Mandibular reconstruction remains one of the most challenging problems for the head and neck surgeon. Various methods of mandibular reconstruction have been described, including free bone grafts, osteomyocutaneous flaps, free vascularized bone grafts, reimplantation of treated mandibles, and reconstruction using alloplastic materials with particulate cancellous bone and marrow grafts.
This paper describes the author's experience using a Dacron-urethane mandibular mesh tray filled with particulate cancellous bone and marrow for mandibular reconstruction.
Six patients underwent resection of the mandible for malignant tumors, 7 for benign tumors, and 1 for radiation osteomyelitis.

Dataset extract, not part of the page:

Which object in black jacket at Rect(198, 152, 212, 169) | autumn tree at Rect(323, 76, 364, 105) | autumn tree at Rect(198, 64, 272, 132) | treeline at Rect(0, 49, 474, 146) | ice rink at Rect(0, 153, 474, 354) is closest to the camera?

Immediate reconstruction was performed in 7 patients, and 5 of the 7 were successful. Delayed reconstruction was performed in another 7 patients, and 5 of the 7 were successful. The overall success rate was 71%. Mandibular reconstruction was successfully accomplished even following radiotherapy in 4 of 6 patients. The majority of the failures occurred in the first 10 days following surgery and the major factor in failure seemed to be related to intraoperative wound infection.

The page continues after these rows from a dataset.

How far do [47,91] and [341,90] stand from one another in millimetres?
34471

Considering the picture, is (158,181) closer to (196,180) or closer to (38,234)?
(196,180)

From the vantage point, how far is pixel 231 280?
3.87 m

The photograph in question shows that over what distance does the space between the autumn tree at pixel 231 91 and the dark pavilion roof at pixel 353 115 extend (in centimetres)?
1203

The Dacron-urethane mandibular mesh tray has the advantage of being malleable but stiff, and can be easily cut with scissors to fit the defect. The tray is radiolucent, faciliting follow-up examinations by routine roentgenograms and radionuclide scans. It can be used either before or after radiotherapy.
This reconstructive procedure is not technically difficult and does not require expertise in microvascular surgery. In selected patients, this procedure may significantly contribute to cosmetic and functional improvement following radical surgery of the mandible.